Etiology And Pathophysiology
- Changes in articular cartilage occur first; later, secondary soft tissue changes may occur.
- Progressive wear and tear on cartilage leads to thinning of joint surface and ulceration into bone.
- Leads to inflammation of the joint and increased blood flow and hypertrophy of subchondral bone.
- New cartilage and bone formation at joint margins results in osteophytosis, altering the size and shape of the bone.
- Generally affects adults ages 50 to 90; equal to males and females.
- Cause is unknown, but aging and obesity are contributing factors. Previous trauma cause secondary osteoarthritis.
- Deep, aching pain; pronounced after weight bearing or exercise, usually relieved by rest.
- Joint swelling or deformity.
- Joint stiffness on awakening, usually lasting less than 30 minutes.
- Hard nodes on distal or proximal interphalangeal joints on the fingers; known as Heberden’s nodes when present on distal interphalangeal joints and Bouchard’s nodes when present on proximal interphalangeal joints.
- Chronic pain related to joint deterioration.
- X-rays of affected joints show joint space narrowing and sclerosis.
- Radionuclide imaging (bone scan) may show increased uptake in affected bones.
- Synovial fluid analysis will differentiate osteoarthritis from rheumatoid arthritis by low cell count.
- Provide rest for involved joints. Excessive use aggravates the symptoms and accelerates degeneration.
- Advise the patient to avoid activities that precipitate pain.
- Apply heat as directed to relieve muscle pain and stiffness.
- Teach the patient correct posture and body mechanics.

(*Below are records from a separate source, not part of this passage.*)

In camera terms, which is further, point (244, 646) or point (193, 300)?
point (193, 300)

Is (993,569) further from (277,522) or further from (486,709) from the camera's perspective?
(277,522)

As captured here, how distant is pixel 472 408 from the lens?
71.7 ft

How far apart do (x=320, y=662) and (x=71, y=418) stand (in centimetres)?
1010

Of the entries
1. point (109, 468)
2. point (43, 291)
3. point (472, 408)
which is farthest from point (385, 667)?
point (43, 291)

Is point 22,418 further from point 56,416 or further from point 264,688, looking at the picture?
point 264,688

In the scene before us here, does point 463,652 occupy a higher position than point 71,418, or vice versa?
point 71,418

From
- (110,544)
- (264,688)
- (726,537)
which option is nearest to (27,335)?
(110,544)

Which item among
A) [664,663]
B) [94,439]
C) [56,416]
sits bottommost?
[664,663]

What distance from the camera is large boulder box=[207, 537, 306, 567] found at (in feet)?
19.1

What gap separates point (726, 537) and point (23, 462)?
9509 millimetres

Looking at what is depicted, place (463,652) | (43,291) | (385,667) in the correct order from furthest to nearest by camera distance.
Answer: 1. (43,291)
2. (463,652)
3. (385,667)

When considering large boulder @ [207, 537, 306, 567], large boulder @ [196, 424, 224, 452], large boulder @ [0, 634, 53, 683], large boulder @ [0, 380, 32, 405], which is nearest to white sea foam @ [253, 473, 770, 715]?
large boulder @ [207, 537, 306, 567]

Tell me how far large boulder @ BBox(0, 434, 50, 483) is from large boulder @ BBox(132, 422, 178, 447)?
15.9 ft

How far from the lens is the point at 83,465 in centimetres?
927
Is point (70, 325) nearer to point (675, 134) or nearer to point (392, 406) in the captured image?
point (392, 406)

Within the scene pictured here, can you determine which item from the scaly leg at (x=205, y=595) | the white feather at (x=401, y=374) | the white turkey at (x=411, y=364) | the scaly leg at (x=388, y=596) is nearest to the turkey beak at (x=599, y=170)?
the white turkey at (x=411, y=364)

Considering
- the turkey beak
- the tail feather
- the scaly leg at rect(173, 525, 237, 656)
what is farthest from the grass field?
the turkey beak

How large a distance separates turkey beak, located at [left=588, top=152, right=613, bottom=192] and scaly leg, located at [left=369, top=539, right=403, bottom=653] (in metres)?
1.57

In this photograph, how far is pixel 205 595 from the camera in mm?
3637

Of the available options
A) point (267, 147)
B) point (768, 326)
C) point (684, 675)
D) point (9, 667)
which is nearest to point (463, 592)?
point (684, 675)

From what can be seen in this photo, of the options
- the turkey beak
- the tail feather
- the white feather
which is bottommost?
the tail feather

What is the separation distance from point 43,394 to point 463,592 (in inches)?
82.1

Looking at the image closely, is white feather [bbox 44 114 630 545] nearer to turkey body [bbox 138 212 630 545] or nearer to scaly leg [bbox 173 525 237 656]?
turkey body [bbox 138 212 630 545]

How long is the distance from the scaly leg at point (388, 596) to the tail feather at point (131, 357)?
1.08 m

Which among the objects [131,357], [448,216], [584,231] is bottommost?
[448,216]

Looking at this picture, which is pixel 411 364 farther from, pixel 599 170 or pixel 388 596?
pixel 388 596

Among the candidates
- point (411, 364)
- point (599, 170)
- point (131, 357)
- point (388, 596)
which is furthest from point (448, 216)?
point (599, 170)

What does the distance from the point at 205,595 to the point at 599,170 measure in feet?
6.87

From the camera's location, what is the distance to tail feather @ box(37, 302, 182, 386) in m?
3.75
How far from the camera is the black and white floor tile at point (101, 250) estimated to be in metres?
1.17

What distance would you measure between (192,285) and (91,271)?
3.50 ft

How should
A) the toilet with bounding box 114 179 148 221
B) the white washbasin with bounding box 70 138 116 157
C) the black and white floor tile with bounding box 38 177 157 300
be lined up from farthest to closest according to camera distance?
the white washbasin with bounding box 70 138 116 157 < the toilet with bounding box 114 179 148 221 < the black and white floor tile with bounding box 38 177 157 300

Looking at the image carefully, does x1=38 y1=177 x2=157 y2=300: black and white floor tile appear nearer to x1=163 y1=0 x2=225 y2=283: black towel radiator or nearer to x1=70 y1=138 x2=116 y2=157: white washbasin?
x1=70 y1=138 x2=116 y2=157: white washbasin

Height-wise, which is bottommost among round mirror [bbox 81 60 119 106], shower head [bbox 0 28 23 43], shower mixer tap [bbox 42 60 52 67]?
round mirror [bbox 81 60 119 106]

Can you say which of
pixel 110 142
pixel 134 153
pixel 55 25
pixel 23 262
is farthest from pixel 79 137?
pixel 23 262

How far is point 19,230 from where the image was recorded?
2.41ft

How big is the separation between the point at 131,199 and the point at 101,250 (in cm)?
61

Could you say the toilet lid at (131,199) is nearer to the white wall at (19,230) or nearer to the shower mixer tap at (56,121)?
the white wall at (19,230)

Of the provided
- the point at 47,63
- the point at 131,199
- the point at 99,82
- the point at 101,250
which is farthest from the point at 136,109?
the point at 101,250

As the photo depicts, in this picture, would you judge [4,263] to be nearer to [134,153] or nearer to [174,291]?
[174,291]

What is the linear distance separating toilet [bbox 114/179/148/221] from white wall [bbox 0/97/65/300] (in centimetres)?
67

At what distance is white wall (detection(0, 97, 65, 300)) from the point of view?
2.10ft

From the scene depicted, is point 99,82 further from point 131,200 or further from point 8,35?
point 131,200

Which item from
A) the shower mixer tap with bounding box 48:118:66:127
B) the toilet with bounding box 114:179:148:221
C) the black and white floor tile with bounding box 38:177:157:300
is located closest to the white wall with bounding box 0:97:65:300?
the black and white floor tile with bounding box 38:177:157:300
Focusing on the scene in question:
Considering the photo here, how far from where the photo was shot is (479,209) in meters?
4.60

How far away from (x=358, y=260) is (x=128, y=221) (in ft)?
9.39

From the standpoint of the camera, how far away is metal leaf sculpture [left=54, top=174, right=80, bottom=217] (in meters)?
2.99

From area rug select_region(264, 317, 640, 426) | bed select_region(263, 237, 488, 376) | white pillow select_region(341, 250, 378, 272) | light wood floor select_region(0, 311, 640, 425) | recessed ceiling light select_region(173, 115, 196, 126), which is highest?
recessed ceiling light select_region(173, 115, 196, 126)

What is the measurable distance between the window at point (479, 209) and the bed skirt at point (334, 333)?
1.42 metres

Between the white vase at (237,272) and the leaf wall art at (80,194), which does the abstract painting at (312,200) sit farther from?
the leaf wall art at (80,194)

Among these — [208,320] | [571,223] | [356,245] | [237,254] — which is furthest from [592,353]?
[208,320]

- Advise the patient to sleep with rolled terry cloth towel under the neck to relieve cervical pain.
- Provide patient with crutches, braces, or cane when indicated to reduce-weight bearing stress on hips and knees.
- Encourage patient to wear corrective shoes and metatarsal support for foot disorders.
- Encourage patient to lose weight to decrease stress on weight-bearing joints.
- Teach the patient range-of-motion exercises to maintain join mobility.
- Refer patient to physical and occupational therapy.
- Osteoarthritis may cause flexion contractures, subluxation and deformity, ankylosis, bony cysts, gross bony overgrowth, central cord syndrome, nerve root compression, and cauda equine syndrome.